The current yield on the 10-year Treasury bond is sitting at 2.97%, up more than 0.5% since the start of the year. Meanwhile, the Utilities Select Sector SPDR (XLU) is down 4.7% on the year, as of the close of trading on Thursday. But well-run utilities with strong fundamentals still present attractive alternatives to bonds as the strength of global growth fades and market sentiment becomes increasingly pessimistic. (To read more, see: The Return of Relative Value to Defensive Stocks).
With a year to date decline of 1%, the natural gas distributor located in Tulsa, Oklahoma, is at least outperforming the XLU utility benchmark. The stock is trading at a 2.69% forward annual dividend yield, 0.28% below the 10-year Treasury. ONE Gas also surprised analysts with a first quarter earnings per share (EPS) of $1.72 that beat analyst forecasts of $1.48.
Unlike the broader market, stock of this Fortune 200 company is up on the year, having climbed 2.6% since the start of 2018. It trades at a forward annual dividend yield of 2.80%, and also beat analyst forecasts for its first quarter earnings, reporting an EPS of $1.94 compared to estimates of $1.78.
Strong population growth in Florida, where the company is headquartered has benefited NextEra. Jennison fund's Bobby Edemeka believes the energy provider will be able to expand profits by 8% per year through 2020, which will contribute to growing dividend payments, according to Barron’s. Jennison manages $173.3 billion in assets for clients, according to the firm's website.
Shares of this New England-based Fortune 500 energy company is down more than 8% on the year, but trade at a forward annual dividend yield of 3.38%, almost half a percentage point above the 10-year Treasury yield.

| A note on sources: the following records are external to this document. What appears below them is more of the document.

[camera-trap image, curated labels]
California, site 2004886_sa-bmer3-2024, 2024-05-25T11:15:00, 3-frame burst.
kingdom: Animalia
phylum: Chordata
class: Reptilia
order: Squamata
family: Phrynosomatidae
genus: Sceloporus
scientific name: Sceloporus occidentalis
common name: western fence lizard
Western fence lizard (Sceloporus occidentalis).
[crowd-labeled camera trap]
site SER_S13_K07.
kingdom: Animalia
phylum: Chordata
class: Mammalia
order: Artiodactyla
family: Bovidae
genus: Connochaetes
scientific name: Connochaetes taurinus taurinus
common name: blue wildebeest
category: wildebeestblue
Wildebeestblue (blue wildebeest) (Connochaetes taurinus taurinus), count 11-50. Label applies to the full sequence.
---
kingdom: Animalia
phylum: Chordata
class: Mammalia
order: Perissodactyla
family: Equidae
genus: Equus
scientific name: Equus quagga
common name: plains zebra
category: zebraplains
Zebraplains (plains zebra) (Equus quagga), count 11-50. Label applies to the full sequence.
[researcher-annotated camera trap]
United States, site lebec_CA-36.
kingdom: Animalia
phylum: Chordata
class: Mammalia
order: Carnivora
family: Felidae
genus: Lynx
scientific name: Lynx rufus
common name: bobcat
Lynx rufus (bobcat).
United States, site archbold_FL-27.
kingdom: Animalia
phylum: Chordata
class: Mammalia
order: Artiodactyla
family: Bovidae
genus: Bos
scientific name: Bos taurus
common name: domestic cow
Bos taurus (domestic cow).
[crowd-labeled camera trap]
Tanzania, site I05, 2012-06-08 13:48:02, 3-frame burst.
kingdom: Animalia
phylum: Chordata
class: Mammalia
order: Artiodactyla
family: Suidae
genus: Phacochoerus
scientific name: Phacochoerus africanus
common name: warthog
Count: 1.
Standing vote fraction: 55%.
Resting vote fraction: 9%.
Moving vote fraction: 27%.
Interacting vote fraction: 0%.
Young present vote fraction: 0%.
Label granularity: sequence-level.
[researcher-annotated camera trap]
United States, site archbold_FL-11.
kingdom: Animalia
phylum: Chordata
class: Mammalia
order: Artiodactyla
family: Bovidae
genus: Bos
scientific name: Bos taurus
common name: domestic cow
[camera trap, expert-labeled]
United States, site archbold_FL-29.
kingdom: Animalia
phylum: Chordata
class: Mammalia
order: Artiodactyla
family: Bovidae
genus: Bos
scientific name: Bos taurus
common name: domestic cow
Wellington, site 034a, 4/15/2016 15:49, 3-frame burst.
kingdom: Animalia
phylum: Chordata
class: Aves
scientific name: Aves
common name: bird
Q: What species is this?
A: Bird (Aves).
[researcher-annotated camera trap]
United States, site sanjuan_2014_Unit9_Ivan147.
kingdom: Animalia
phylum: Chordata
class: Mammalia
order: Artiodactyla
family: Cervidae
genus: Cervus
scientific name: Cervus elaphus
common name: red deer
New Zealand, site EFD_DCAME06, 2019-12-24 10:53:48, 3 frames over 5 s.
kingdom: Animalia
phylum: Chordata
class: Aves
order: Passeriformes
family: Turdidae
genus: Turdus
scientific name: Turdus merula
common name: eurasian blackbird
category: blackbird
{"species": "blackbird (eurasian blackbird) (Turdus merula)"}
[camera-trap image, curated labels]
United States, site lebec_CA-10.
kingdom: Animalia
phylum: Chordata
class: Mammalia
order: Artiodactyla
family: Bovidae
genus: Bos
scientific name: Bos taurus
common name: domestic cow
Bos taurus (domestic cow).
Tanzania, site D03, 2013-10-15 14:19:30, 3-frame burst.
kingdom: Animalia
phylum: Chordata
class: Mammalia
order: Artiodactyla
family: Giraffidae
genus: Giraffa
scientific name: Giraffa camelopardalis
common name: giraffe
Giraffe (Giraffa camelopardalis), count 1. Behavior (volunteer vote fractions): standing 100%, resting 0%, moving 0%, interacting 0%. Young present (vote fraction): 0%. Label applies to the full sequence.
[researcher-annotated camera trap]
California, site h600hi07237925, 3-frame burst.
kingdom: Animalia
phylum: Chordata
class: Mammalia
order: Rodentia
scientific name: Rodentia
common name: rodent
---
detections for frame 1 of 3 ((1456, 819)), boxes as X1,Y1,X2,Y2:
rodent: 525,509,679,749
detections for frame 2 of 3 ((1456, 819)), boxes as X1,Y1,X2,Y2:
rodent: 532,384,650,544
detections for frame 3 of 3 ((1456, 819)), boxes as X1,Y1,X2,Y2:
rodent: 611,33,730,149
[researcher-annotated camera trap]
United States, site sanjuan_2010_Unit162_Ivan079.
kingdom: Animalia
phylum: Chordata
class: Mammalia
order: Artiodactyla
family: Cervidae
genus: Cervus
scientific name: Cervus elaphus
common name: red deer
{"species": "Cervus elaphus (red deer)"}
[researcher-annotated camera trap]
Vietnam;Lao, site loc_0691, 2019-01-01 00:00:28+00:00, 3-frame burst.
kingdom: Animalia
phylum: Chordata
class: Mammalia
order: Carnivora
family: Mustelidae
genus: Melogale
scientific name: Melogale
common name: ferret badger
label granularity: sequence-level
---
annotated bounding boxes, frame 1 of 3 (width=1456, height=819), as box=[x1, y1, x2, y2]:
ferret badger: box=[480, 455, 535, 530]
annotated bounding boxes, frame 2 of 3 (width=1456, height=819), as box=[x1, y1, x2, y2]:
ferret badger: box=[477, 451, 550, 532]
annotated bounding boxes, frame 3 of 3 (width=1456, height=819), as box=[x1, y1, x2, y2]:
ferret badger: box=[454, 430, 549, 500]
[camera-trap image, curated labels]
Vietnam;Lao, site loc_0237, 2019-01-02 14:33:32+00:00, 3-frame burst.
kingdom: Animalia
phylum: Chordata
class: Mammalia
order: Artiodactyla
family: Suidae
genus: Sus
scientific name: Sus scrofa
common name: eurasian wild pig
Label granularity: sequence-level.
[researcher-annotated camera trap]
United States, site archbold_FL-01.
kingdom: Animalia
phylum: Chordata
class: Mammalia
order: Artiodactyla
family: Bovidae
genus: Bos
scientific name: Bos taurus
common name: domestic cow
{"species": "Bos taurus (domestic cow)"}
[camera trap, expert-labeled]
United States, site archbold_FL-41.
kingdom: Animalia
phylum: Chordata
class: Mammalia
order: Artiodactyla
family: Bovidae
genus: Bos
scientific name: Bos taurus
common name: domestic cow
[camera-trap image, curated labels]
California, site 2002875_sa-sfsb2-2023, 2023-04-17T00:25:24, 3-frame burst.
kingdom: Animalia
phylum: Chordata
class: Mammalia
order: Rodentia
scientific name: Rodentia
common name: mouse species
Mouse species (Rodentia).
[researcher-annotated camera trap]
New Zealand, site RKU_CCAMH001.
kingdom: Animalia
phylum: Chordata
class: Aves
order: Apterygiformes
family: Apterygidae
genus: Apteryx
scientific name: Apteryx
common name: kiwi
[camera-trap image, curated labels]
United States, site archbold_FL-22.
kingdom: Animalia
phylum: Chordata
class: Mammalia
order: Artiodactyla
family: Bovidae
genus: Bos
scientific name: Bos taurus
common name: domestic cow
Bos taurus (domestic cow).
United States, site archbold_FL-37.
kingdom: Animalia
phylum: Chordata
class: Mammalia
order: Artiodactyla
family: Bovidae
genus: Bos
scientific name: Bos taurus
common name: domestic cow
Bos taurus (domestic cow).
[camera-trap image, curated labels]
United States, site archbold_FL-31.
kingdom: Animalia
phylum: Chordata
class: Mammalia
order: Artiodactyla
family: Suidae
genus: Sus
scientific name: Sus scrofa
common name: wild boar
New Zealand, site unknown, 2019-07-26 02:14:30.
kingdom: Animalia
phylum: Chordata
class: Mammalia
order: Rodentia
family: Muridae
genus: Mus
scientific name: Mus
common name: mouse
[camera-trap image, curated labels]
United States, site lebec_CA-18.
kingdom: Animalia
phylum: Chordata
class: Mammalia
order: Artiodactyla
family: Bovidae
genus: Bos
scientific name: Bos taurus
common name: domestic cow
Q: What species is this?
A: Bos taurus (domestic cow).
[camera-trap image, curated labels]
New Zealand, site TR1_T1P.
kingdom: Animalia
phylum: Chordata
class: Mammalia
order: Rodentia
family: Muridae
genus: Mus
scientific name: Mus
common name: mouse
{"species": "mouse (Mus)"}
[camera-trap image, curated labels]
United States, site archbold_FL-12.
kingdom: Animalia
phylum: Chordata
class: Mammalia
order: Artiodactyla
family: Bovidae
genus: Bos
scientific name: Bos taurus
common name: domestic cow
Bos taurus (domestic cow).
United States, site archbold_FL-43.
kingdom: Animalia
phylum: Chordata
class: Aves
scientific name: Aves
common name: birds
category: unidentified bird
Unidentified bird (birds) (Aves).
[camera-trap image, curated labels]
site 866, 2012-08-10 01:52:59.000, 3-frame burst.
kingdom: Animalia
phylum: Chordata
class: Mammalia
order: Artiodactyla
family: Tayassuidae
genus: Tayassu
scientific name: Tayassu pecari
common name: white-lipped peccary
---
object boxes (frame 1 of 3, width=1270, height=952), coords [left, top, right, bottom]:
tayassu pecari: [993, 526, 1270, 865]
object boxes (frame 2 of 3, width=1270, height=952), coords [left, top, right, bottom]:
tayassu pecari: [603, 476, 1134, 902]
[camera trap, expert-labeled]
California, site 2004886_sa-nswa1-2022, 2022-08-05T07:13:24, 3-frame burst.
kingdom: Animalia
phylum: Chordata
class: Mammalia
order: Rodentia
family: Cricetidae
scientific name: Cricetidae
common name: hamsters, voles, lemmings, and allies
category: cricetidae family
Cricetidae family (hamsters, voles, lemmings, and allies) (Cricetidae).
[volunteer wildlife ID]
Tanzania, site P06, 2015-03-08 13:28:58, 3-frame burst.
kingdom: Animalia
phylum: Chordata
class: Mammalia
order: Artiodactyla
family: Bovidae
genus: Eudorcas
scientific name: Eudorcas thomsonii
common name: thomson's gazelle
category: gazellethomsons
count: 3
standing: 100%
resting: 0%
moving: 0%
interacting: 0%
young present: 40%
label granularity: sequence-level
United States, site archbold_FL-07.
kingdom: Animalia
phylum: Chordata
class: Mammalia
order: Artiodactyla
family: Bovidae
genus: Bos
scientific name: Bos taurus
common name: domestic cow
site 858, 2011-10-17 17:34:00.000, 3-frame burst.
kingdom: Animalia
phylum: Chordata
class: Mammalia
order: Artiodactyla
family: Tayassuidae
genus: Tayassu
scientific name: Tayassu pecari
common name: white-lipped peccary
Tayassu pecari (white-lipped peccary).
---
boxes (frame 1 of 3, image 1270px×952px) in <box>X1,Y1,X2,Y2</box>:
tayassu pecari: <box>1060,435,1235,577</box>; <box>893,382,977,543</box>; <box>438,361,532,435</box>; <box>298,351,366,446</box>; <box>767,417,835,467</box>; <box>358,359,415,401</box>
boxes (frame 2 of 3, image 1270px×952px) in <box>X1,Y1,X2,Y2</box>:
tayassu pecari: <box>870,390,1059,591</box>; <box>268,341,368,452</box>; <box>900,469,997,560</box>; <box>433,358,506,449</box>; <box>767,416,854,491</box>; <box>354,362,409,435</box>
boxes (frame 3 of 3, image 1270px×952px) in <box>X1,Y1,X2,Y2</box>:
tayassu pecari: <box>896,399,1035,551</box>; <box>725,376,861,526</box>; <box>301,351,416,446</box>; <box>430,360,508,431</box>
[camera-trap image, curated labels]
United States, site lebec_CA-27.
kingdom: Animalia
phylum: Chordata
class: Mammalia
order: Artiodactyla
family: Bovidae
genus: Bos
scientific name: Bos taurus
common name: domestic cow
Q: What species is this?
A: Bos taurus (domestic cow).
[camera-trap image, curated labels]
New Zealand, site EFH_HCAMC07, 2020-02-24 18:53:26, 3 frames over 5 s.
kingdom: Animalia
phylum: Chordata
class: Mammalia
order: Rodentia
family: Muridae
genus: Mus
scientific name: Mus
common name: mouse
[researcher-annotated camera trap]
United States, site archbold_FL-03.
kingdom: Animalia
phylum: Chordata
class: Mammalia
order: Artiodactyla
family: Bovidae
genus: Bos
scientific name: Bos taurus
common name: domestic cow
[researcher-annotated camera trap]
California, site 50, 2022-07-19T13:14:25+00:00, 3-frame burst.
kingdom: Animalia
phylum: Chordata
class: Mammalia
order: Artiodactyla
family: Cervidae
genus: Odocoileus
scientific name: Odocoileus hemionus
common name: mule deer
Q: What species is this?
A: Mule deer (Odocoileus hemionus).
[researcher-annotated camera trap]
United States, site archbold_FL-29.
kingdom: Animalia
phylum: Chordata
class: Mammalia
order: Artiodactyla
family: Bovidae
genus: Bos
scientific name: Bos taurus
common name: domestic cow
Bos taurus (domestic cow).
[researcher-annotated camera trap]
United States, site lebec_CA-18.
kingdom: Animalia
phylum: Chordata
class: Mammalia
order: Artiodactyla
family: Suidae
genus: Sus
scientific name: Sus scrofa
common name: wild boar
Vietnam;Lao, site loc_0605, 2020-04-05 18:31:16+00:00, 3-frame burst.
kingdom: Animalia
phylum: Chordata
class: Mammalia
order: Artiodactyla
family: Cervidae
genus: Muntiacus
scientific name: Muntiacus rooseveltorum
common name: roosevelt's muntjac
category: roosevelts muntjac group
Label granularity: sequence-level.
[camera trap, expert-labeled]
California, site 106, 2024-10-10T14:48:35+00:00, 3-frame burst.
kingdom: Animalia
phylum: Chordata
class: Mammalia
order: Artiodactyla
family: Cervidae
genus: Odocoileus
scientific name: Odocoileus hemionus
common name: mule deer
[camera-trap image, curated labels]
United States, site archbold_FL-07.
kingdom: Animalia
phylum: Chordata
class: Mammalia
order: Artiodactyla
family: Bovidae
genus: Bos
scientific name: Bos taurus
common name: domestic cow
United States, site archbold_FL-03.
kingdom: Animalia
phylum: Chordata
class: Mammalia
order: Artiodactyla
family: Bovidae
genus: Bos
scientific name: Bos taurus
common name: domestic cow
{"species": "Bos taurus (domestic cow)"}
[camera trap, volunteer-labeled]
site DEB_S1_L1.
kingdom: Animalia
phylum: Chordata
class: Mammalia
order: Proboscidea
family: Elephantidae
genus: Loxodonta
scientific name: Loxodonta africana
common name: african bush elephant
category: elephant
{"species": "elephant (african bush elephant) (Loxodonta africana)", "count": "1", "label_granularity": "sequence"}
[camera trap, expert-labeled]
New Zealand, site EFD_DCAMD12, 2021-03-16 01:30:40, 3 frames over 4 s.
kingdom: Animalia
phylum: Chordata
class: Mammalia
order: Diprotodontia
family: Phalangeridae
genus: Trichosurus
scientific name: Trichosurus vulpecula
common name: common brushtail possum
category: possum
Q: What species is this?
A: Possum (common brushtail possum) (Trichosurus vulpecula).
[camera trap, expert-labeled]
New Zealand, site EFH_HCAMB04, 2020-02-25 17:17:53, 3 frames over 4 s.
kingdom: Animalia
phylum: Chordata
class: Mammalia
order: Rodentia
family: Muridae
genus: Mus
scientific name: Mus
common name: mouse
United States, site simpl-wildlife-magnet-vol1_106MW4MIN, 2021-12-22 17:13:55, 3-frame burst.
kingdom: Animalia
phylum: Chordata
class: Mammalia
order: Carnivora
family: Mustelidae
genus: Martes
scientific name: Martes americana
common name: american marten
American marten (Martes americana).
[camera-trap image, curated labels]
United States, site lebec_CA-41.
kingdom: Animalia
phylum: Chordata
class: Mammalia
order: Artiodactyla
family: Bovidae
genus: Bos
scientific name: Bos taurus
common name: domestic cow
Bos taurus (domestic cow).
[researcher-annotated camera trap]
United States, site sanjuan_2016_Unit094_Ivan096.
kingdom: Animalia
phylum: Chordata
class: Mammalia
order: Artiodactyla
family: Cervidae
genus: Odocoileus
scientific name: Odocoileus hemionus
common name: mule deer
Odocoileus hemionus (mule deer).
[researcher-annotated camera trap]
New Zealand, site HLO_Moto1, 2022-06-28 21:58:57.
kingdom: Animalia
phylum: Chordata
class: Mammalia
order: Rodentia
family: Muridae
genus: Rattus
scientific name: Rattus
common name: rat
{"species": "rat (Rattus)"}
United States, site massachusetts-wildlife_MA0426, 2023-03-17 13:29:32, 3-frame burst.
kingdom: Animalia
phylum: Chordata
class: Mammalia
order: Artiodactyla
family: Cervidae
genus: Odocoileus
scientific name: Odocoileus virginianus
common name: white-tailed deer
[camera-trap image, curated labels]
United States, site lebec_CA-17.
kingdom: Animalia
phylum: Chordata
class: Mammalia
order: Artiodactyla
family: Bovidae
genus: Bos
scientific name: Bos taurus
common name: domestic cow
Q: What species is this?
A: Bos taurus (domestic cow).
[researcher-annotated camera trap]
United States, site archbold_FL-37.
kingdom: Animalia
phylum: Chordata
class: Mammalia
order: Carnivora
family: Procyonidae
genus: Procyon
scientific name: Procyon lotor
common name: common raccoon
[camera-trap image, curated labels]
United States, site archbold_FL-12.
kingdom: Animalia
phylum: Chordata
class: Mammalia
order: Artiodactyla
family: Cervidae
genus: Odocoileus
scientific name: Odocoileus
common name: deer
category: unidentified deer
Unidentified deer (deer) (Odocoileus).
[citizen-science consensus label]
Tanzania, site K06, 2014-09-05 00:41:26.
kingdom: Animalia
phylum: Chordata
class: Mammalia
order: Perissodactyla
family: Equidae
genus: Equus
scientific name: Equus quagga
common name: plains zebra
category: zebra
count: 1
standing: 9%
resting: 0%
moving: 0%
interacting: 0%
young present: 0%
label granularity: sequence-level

The company met analyst forecasts in its most recent earnings report with a $0.85 reported EPS versus the consensus forecast of $0.85.
In the opinion of Phil Sundell, portfolio manager of the American Century Value fund, Eversource maintains a strong balance sheet, with net debt to capital sitting at around 54%, according to Barron’s. (To read more, see: Why Morgan Stanley Favors Dull Utility Stocks Over Techs).
Although these three stocks present attractive utility equity plays, not all utilities are necessarily safe bets. One other potential winning utility stock mentioned by Barron’s is Sempra Energy (SRE), a natural gas utility holding company based in San Diego, California. While the stock is basically flat on the year, the negative earnings surprise from the company’s first quarter earnings report will likely weigh heavily on the stock.